Sen. Lois Kolkhorst asked a pertinent question to Inspector General Stuart Bowen this past September, “Are you auditing MCOs for fraud?” The question came in the context of a hearing being held by the Senate Committee on Health and Human Services regarding “initiatives to reduce Medicaid fraud, waste and abuse, and other cost containment strategies, including examining the processes and procedures used by managed care organizations to address Medicaid fraud, waste and abuse.”
Shocked about low level of recoveries
The question came after IG Bowen had shocked the senators with his comment that all 22 MCOs in Texas, including Dentaquest and MCNA, had only found and recovered $2 million in Medicaid fraud in 2015 out of the $20 billion Texas Medicaid budget. Bowen, under questioning, had elaborated that his audits had found numerous MCO special investigative units (SIUs) had little manpower devoted to them.
Bowen told the senator that it was basically not possible for him to do a stem-to-stern audit of every MCO, but will do targeted audits that should uncover fraud. He said he was trying to work cooperatively with their SIUs to increase recoveries.

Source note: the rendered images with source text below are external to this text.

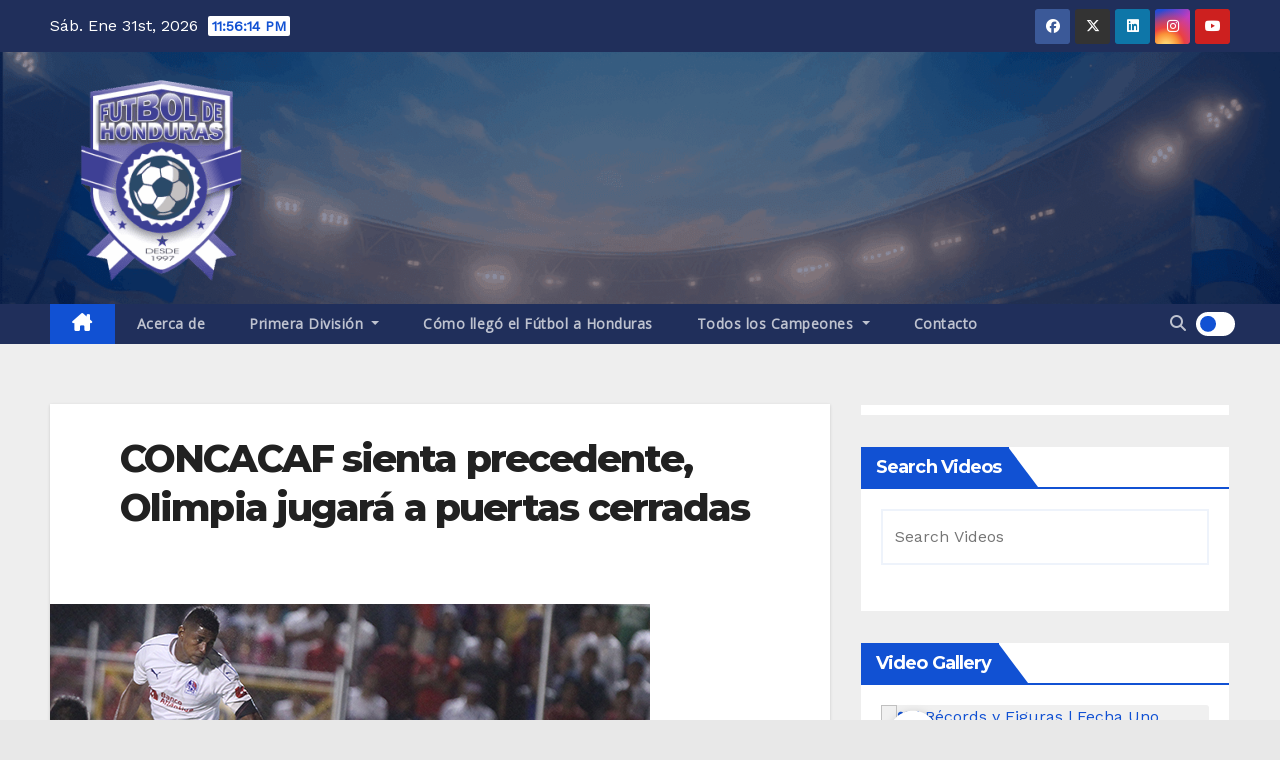

--- FILE ---
content_type: text/html; charset=utf-8
request_url: https://www.google.com/recaptcha/api2/aframe
body_size: 264
content:
<!DOCTYPE HTML><html><head><meta http-equiv="content-type" content="text/html; charset=UTF-8"></head><body><script nonce="4yV4eulfs8C5yci216c1PA">/** Anti-fraud and anti-abuse applications only. See google.com/recaptcha */ try{var clients={'sodar':'https://pagead2.googlesyndication.com/pagead/sodar?'};window.addEventListener("message",function(a){try{if(a.source===window.parent){var b=JSON.parse(a.data);var c=clients[b['id']];if(c){var d=document.createElement('img');d.src=c+b['params']+'&rc='+(localStorage.getItem("rc::a")?sessionStorage.getItem("rc::b"):"");window.document.body.appendChild(d);sessionStorage.setItem("rc::e",parseInt(sessionStorage.getItem("rc::e")||0)+1);localStorage.setItem("rc::h",'1769903773205');}}}catch(b){}});window.parent.postMessage("_grecaptcha_ready", "*");}catch(b){}</script></body></html>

Worried that bureaucrats will be caught napping again
Sen. Kolkhorst had expanded on her question to say that she was worried that Texas bureaucrats had been caught napping when program costs for Medicaid orthodontic treatment had skyrocketed without notice from 2007 to 2011. She said she now personally looks for indicators like billboards around the state that offer “free Medicaid” treatment as a warning sign that a program needs investigative auditing. She had seen such signs offering “free braces” several years ago. She hopes somebody else is too.

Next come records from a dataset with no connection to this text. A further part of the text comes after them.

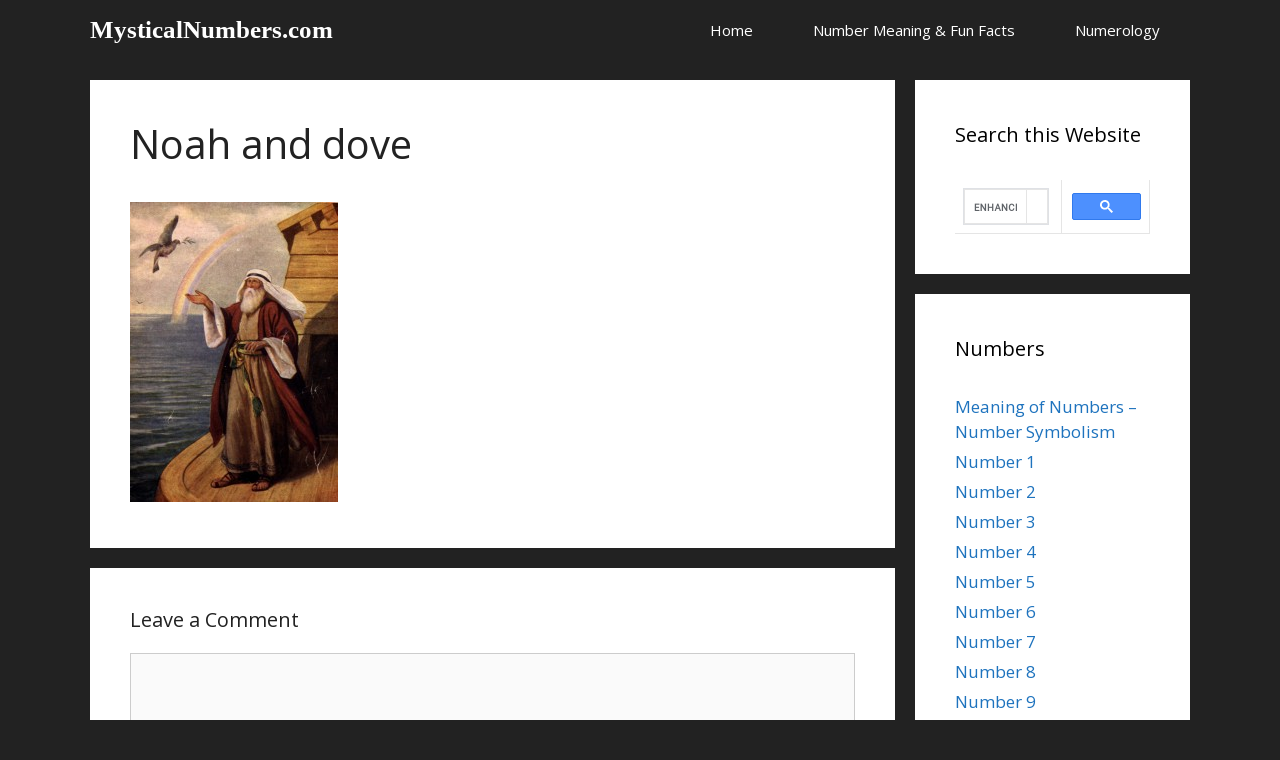

--- FILE ---
content_type: text/html; charset=utf-8
request_url: https://www.google.com/recaptcha/api2/aframe
body_size: 114
content:
<!DOCTYPE HTML><html><head><meta http-equiv="content-type" content="text/html; charset=UTF-8"></head><body><script nonce="78rD0kGGrEeqTPsbQFlD5g">/** Anti-fraud and anti-abuse applications only. See google.com/recaptcha */ try{var clients={'sodar':'https://pagead2.googlesyndication.com/pagead/sodar?'};window.addEventListener("message",function(a){try{if(a.source===window.parent){var b=JSON.parse(a.data);var c=clients[b['id']];if(c){var d=document.createElement('img');d.src=c+b['params']+'&rc='+(localStorage.getItem("rc::a")?sessionStorage.getItem("rc::b"):"");window.document.body.appendChild(d);sessionStorage.setItem("rc::e",parseInt(sessionStorage.getItem("rc::e")||0)+1);localStorage.setItem("rc::h",'1769237667430');}}}catch(b){}});window.parent.postMessage("_grecaptcha_ready", "*");}catch(b){}</script></body></html>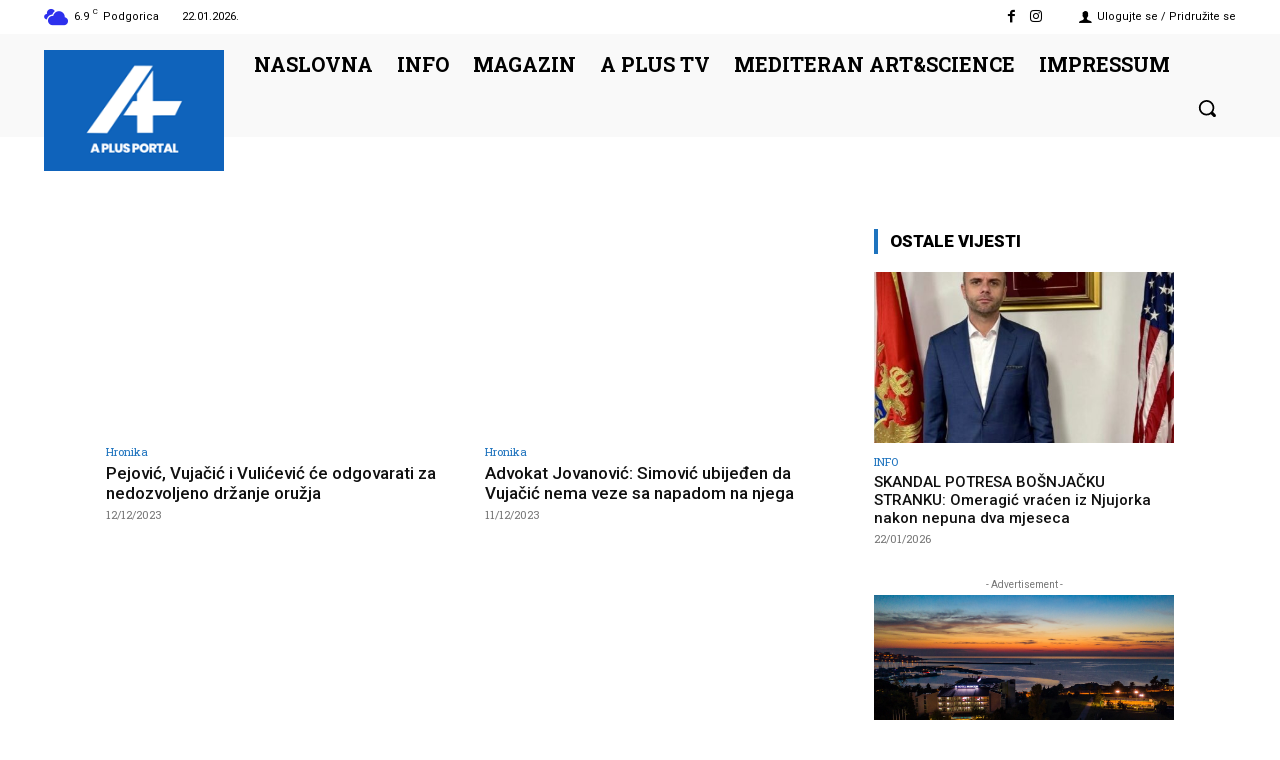

--- FILE ---
content_type: text/html; charset=utf-8
request_url: https://www.google.com/recaptcha/api2/aframe
body_size: 269
content:
<!DOCTYPE HTML><html><head><meta http-equiv="content-type" content="text/html; charset=UTF-8"></head><body><script nonce="6Xwi06TkxXUDHmWkgSD_qg">/** Anti-fraud and anti-abuse applications only. See google.com/recaptcha */ try{var clients={'sodar':'https://pagead2.googlesyndication.com/pagead/sodar?'};window.addEventListener("message",function(a){try{if(a.source===window.parent){var b=JSON.parse(a.data);var c=clients[b['id']];if(c){var d=document.createElement('img');d.src=c+b['params']+'&rc='+(localStorage.getItem("rc::a")?sessionStorage.getItem("rc::b"):"");window.document.body.appendChild(d);sessionStorage.setItem("rc::e",parseInt(sessionStorage.getItem("rc::e")||0)+1);localStorage.setItem("rc::h",'1769124248148');}}}catch(b){}});window.parent.postMessage("_grecaptcha_ready", "*");}catch(b){}</script></body></html>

Comments seem to exonerate Xerox
As reported, in May of 2014, the state terminated Xerox as the Texas Medicaid claims administrator and sued them for alleged fraud in their orthodontic prior authorization process – not having qualified staff and just rubber stamping the thousands of requests from across the state for years.
Sen. Kolkhorst, in her digression, surprisingly didn’t attribute TMHP/Xerox’s behavior to fraud but to the fact that the state “hired a company just to approve it [the orthodontic prior authorization requests] as that was the goal because of the Frew lawsuit.” It was basically the same comment that Billy Millwee, the retired former Texas Medicaid director, told a California commission looking into dental care in California last year.
What will happen to state’s fraud case against Xerox
Now that a high-ranking state legislator has joined a former HHSC Medicaid executive in saying that Xerox was doing what it was hired to do, one has to wonder whether the state has any case left against the company.